# AUFGABE 1
Gib den Artikel über die Museumsprojekte ab „Als in Polen“ bis hinunter zu „in 10-15 Jahren.“ erneut wieder und tausche dabei „Babij Jar“ gegen „Kiew“ aus.
# AUFGABE 2
Kürze im Artikel über die Museumsprojekte den Absatz, der mit „Als in Polen“ beginnt, zu einer Stichpunktliste, ohne die wesentlichen Angaben zu verlieren.

Das ukrainische Projekt bewegt sich mit der Geschwindigkeit, die unter unseren Bedingungen möglich ist. Und diese Geschwindigkeit ist auf die kollektive Identität der 45 Millionen Menschen zurückzuführen, die in der Ukraine leben – in diesem Sinne bin ich ein Determinist.
Als in Polen über das „Polin“-Museum gesprochen wurde, hatte niemand damit gerechnet, dass mehr als 20 Jahre von der Idee bis zur Umsetzung vergehen würden. Von den 70 Millionen US-Dollar, die für den Bau ausgegeben wurden, wurden rund 40 Millionen US-Dollar vom Staat bereitgestellt, und 30 Millionen US-Dollar von privaten Sponsoren, darunter dem polnischen Oligarchen Jan Kulczyk.
Gleichzeitig hoffe ich, dass in Babij Jar ein ukrainisches Museum kommt. Es ist schwer zu sagen, wann es seine Türen öffnen wird, aber ich denke nicht früher als in 10-15 Jahren.
Das Projekt der Russen Michail Fridman und German Chan kann viel schneller realisiert werden.

# DATENAUSZUG
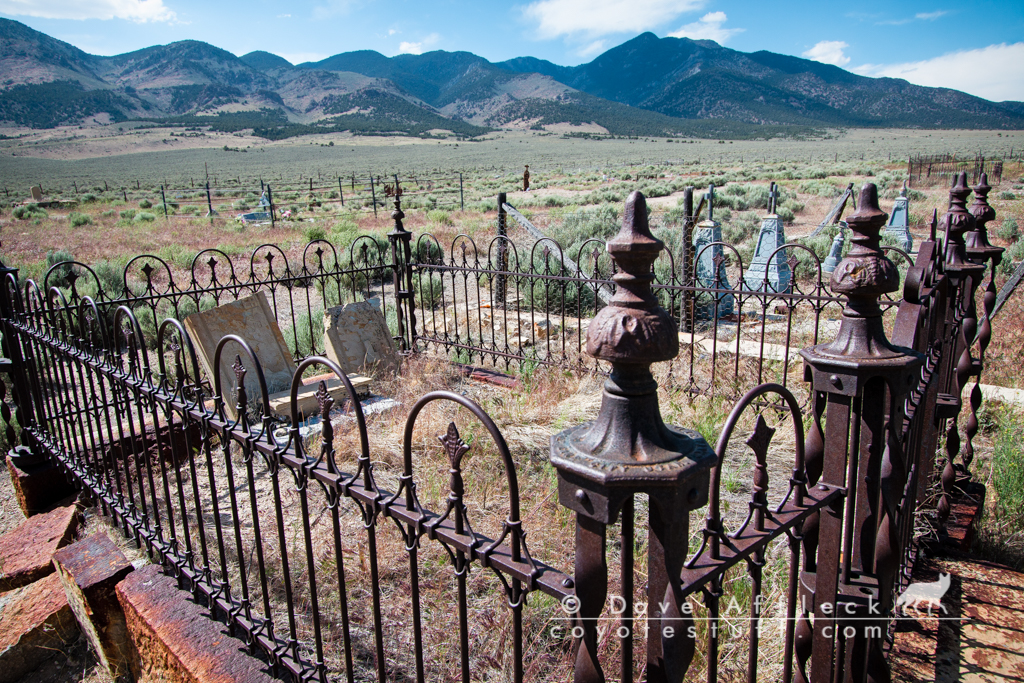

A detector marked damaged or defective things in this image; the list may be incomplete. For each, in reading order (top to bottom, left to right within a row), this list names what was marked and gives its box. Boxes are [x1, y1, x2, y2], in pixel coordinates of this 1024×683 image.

rusted iron railing [0, 178, 992, 683]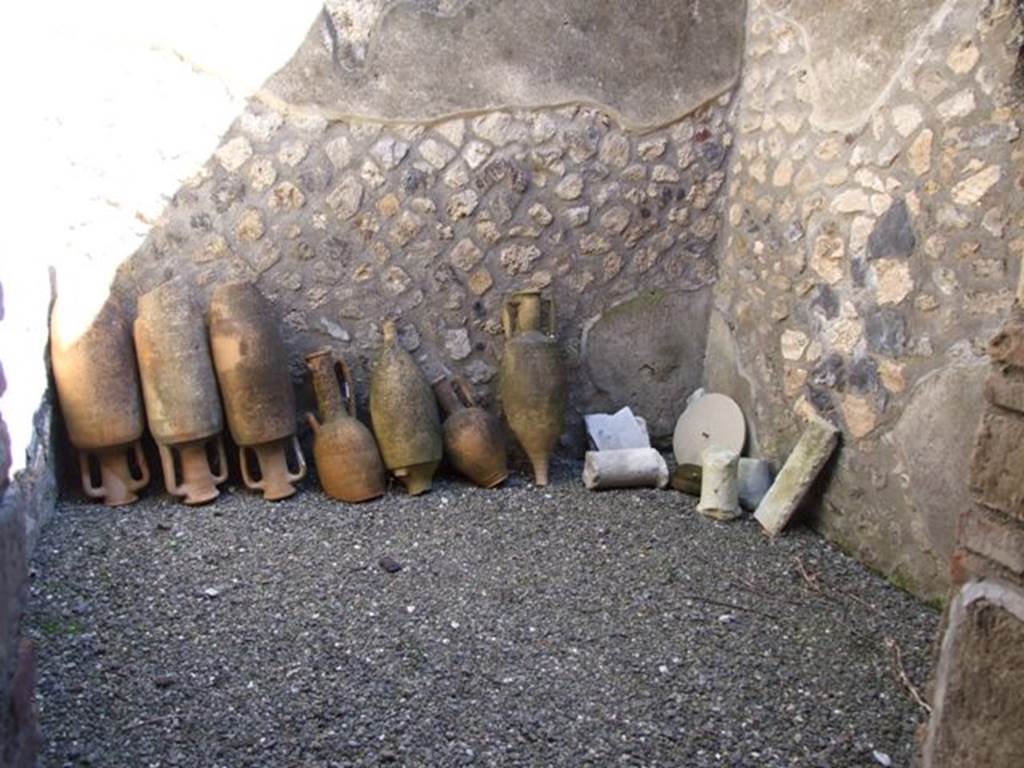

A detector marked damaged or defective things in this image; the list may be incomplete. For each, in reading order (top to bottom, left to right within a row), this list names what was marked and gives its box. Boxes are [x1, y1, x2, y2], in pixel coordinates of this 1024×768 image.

# ERWARTETE ANTWORT 1
Als in Polen über das „Polin“-Museum gesprochen wurde, hatte niemand damit gerechnet, dass mehr als 20 Jahre von der Idee bis zur Umsetzung vergehen würden. Von den 70 Millionen US-Dollar, die für den Bau ausgegeben wurden, wurden rund 40 Millionen US-Dollar vom Staat bereitgestellt, und 30 Millionen US-Dollar von privaten Sponsoren, darunter dem polnischen Oligarchen Jan Kulczyk.
Gleichzeitig hoffe ich, dass in Kiew ein ukrainisches Museum kommt. Es ist schwer zu sagen, wann es seine Türen öffnen wird, aber ich denke nicht früher als in 10-15 Jahren.

# ERWARTETE ANTWORT 2
- „Polin“-Museum in Polen: mehr als 20 Jahre von der Idee bis zur Umsetzung, womit niemand gerechnet hatte
- Baukosten: 70 Millionen US-Dollar
- davon rund 40 Millionen US-Dollar vom Staat
- 30 Millionen US-Dollar von privaten Sponsoren, darunter der polnische Oligarch Jan Kulczyk